WORK TO BE COMPLETED:
Copy the stretch of the listing from the line containing "Based on elevation, which of" through the end of the listing, reproducing every line verbatim, first and last lines included.

DATASET ENTRIES:
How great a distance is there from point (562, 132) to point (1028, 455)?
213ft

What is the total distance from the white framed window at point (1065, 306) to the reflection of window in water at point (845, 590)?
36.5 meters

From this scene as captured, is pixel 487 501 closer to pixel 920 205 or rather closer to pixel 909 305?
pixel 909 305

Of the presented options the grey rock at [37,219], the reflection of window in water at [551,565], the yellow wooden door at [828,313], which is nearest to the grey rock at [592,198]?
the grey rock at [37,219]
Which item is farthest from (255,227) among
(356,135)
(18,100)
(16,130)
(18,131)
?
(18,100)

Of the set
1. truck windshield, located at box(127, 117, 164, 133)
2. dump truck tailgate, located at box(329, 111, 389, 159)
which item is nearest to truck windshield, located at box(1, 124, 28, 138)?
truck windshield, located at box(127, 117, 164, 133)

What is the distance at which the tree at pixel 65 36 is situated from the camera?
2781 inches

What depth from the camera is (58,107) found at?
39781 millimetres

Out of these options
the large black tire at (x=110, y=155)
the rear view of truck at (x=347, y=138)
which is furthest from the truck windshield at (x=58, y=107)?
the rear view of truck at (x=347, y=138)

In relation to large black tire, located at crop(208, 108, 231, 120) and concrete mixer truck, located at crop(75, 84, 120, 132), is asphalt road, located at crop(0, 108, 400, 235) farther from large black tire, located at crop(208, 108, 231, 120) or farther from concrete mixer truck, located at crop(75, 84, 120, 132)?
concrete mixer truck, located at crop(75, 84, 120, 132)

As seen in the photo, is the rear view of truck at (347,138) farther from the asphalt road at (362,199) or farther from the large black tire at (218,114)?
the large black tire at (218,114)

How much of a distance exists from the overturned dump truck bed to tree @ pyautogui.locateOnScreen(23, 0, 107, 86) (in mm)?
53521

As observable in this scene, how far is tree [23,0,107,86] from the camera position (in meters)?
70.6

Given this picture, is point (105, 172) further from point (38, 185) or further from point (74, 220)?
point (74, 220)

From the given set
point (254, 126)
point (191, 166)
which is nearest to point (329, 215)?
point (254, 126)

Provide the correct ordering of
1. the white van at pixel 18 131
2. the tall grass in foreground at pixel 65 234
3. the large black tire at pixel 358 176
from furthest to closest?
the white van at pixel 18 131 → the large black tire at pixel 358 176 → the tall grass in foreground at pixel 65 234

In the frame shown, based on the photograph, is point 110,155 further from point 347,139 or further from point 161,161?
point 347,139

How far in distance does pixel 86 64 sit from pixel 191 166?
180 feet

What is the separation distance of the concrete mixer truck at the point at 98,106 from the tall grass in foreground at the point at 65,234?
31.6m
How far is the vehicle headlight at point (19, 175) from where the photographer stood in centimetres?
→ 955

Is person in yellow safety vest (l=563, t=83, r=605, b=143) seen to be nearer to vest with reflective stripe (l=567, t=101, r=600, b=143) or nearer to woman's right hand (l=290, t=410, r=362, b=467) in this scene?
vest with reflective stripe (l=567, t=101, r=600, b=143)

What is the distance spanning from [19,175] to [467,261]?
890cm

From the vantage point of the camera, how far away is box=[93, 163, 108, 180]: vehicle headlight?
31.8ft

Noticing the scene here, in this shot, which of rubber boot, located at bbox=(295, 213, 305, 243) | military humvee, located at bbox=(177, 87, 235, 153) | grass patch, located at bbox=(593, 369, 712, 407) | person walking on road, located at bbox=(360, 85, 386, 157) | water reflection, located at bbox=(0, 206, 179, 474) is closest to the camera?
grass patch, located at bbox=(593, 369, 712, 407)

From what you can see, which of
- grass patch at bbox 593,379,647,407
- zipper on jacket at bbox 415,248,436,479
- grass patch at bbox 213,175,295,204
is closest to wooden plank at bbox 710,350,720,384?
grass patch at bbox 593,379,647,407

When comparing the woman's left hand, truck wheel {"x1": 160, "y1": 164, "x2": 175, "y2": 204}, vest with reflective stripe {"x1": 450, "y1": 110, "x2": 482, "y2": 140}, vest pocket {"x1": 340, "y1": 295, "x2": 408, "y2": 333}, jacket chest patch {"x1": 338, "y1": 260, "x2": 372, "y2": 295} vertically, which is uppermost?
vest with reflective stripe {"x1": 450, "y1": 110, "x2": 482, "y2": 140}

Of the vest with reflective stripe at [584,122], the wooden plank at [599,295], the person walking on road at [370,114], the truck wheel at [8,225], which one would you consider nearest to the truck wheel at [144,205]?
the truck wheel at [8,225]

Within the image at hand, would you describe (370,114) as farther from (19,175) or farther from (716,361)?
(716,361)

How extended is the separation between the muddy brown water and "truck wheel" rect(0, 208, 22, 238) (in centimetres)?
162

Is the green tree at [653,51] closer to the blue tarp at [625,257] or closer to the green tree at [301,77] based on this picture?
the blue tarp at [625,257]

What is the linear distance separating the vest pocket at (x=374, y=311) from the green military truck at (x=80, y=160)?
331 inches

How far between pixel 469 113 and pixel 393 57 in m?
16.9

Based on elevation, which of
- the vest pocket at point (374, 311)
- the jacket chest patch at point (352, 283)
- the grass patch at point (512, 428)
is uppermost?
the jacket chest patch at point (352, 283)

RIGHT ANSWER:
Based on elevation, which of
- the vest pocket at point (374, 311)
- the jacket chest patch at point (352, 283)
- the grass patch at point (512, 428)
is uppermost?
the jacket chest patch at point (352, 283)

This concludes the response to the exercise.